India introduced the Women's Reservation Bill to reserve 33% of all seats in Lok Sabha, and in all state legislative assemblies, in 1996. In 2010, the Bill was passed in the Rajya Sabha (upper house of the parliament) but not brought to vote in the lower house due to strong opposition from lawmakers, especially those from backward classes who argue that such a bill would favour women from upper castes, who are better educated and more resourceful--a weak argument considering that even women from upper castes have not made it to the parliament in sufficient numbers.
IndiaSpend reported in January 2018 on five laws that Indian women need as urgently as the ban on instant triple talaq. The Women’s Reservation Bill is an older and equally pressing piece of legislation for the empowerment of women across India.
Women’s health, a measure of gender parity, is still not a priority
Improving public health facilities to universalise access to sexual and reproductive health is critical for achieving any women’s empowerment target.
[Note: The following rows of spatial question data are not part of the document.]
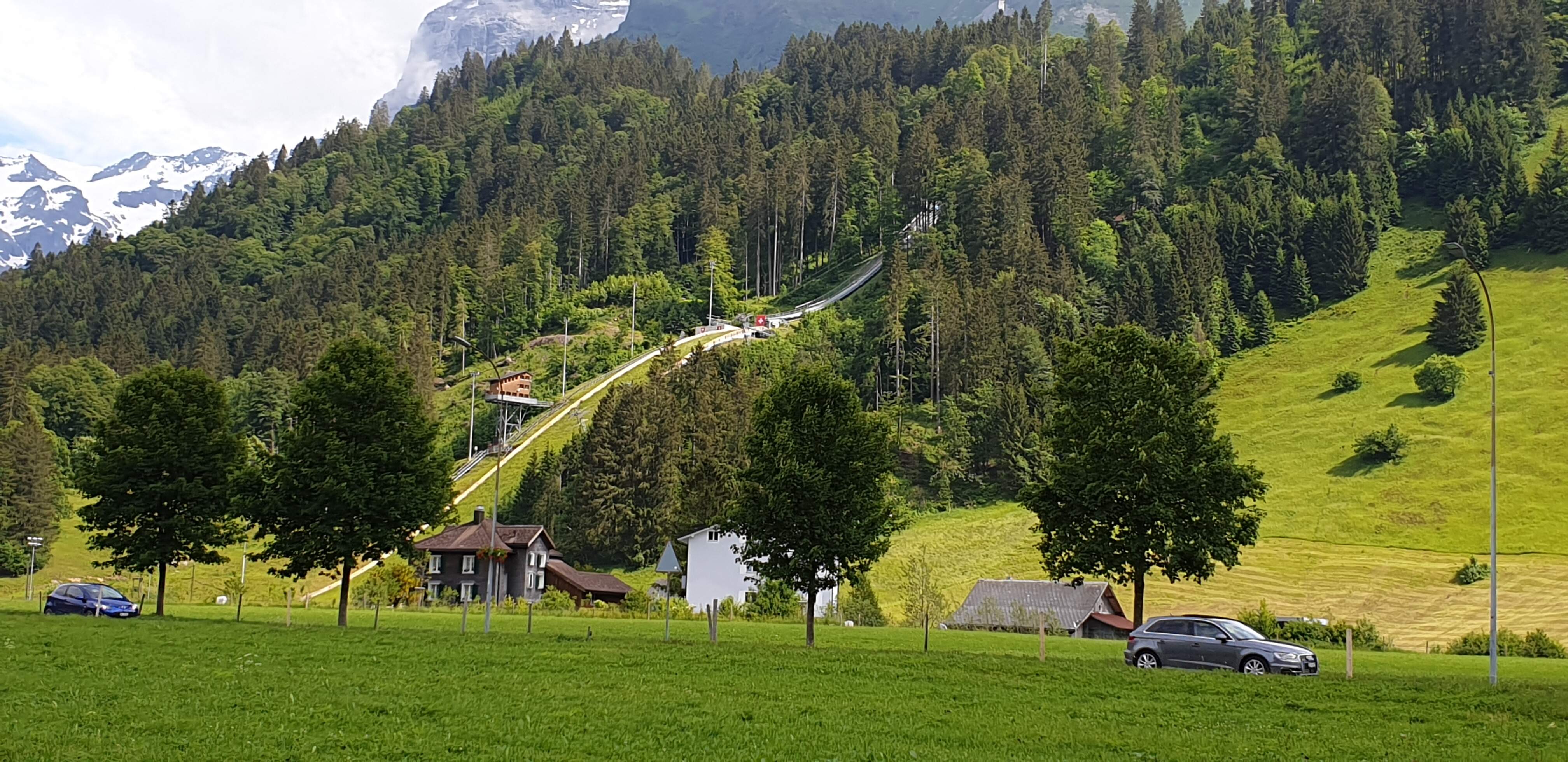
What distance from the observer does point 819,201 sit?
187750 mm

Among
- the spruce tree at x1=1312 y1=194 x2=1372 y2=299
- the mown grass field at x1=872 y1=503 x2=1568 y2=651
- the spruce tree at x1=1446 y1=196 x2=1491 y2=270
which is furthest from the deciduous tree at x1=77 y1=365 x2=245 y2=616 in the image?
the spruce tree at x1=1446 y1=196 x2=1491 y2=270

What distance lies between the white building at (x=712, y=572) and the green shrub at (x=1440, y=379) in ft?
217

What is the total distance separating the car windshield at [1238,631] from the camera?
30.2 m

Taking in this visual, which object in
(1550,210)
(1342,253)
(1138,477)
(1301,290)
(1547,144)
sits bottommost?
(1138,477)

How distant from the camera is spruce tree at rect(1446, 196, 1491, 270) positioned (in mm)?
135250

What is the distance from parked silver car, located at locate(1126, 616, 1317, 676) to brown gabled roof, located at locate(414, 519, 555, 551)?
58.2 metres

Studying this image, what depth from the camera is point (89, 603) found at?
47.4 m

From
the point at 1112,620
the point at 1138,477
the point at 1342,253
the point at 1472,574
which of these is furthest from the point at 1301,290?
the point at 1138,477

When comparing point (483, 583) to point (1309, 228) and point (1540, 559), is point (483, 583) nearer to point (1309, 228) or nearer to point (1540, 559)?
point (1540, 559)

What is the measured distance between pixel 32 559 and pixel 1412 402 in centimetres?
11202

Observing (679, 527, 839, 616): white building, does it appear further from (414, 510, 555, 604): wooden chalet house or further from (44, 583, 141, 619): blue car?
(44, 583, 141, 619): blue car

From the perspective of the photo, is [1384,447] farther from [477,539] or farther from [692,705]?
[692,705]

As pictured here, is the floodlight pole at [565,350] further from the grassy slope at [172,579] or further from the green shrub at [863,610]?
the green shrub at [863,610]

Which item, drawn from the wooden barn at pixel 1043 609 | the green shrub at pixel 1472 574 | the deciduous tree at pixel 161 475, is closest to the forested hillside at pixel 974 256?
the wooden barn at pixel 1043 609
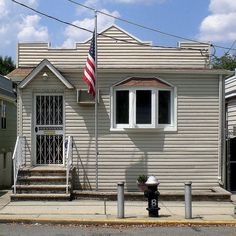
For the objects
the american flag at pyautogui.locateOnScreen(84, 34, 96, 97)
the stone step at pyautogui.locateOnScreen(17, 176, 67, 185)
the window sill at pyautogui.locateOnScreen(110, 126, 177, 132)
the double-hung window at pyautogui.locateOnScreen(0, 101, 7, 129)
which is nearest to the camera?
the stone step at pyautogui.locateOnScreen(17, 176, 67, 185)

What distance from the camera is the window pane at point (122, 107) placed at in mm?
14742

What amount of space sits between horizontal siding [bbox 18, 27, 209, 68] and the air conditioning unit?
62.2 inches

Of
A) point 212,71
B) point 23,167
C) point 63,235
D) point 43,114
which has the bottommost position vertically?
point 63,235

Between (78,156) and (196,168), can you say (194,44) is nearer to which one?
(196,168)

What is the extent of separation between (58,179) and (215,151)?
4887 mm

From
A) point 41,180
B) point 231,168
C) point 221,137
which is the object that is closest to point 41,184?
point 41,180

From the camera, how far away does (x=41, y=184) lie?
1359cm

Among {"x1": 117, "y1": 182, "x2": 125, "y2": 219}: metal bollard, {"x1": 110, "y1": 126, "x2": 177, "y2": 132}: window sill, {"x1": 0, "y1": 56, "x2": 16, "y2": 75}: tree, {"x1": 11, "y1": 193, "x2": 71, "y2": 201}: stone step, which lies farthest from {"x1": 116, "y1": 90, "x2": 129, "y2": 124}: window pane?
{"x1": 0, "y1": 56, "x2": 16, "y2": 75}: tree

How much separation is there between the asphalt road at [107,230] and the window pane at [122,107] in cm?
518

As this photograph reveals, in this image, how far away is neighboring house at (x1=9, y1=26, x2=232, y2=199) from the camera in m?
14.6

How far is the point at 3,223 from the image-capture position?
33.9 ft

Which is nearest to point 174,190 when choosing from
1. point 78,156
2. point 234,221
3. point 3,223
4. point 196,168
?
point 196,168

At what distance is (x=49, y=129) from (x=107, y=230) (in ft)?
18.5

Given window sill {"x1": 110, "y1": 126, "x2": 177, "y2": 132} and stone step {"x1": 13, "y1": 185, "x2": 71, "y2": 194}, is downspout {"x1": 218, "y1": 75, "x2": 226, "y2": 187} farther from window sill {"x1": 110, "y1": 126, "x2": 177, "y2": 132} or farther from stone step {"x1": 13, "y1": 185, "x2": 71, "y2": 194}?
stone step {"x1": 13, "y1": 185, "x2": 71, "y2": 194}
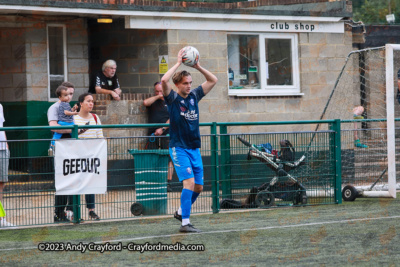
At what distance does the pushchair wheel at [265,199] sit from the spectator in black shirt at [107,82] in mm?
4530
Inadequate public-health infrastructure and sometimes, the apathy of the service providers (see this August 2015 investigation by IndiaSpend and Video Volunteers), push pregnant women to seek private treatment, which the poor can ill afford.
This medical care deprivation, in turn, affects the maternal mortality rate, a leading indicator of the gender inequality index. Good quality free or low-cost healthcare would also positively impact the child sex ratio by giving the baby girls a better chance at life.
When babies fall sick, especially among the poor, son preference makes it more likely for parents to seek treatment for boys (than girls), thus improving their survival rates, Juthika Banerjee, a gender activist and former head of the Gender Training Institute, Delhi, told IndiaSpend.
Indian baby girls have a significantly lower chance than baby boys of living till age four, and this prospect has diminished in these last few decades. Whereas 56 boys died for every 100 girls aged 0 to 4 who succumbed to childhood diseases in the 2000s, the corresponding figure was 75 male deaths for every 100 female deaths of the same age group in the 1970s.
Public campaigning on gender rights has limited focus
So far, the Indian government action on the Sustainable Development Goal on gender equality and women’s empowerment has focused on the Beti Bachao, Beti Padhao campaign.
It was first launched in districts where the patriarchal mindset is the strongest and is reflected in a low child sex ratio.
All the northern states logged a child sex ratio less than the national average, 914, the lowest since 1951, in the 2011 census. At the district level, roughly 80% of the 100 districts with the lowest child sex ratio lie in north and northwest India.
“While Beti Bachao, Beti Padhao is a national level awareness campaign, in the first phase, it was implemented in 161 districts with the lowest child sex ratio where women also need to be empowered,” Jupaka Madhavi, a gender expert and consultant with the government, told IndiaSpend.
Early results show that Beti Bachao, Beti Padhao has helped improve the sex ratio at birth in 104 of the 161 districts, prompting the government to take the scheme to the rest of the country.
But the campaign would do well to widen its focus. Without affirmative action to draw more women into politics and a concentrated effort to get them into the workforce, India may struggle to meet the UN targets.
(Bahri is a freelance writer and editor based in Mount Abu, Rajasthan.)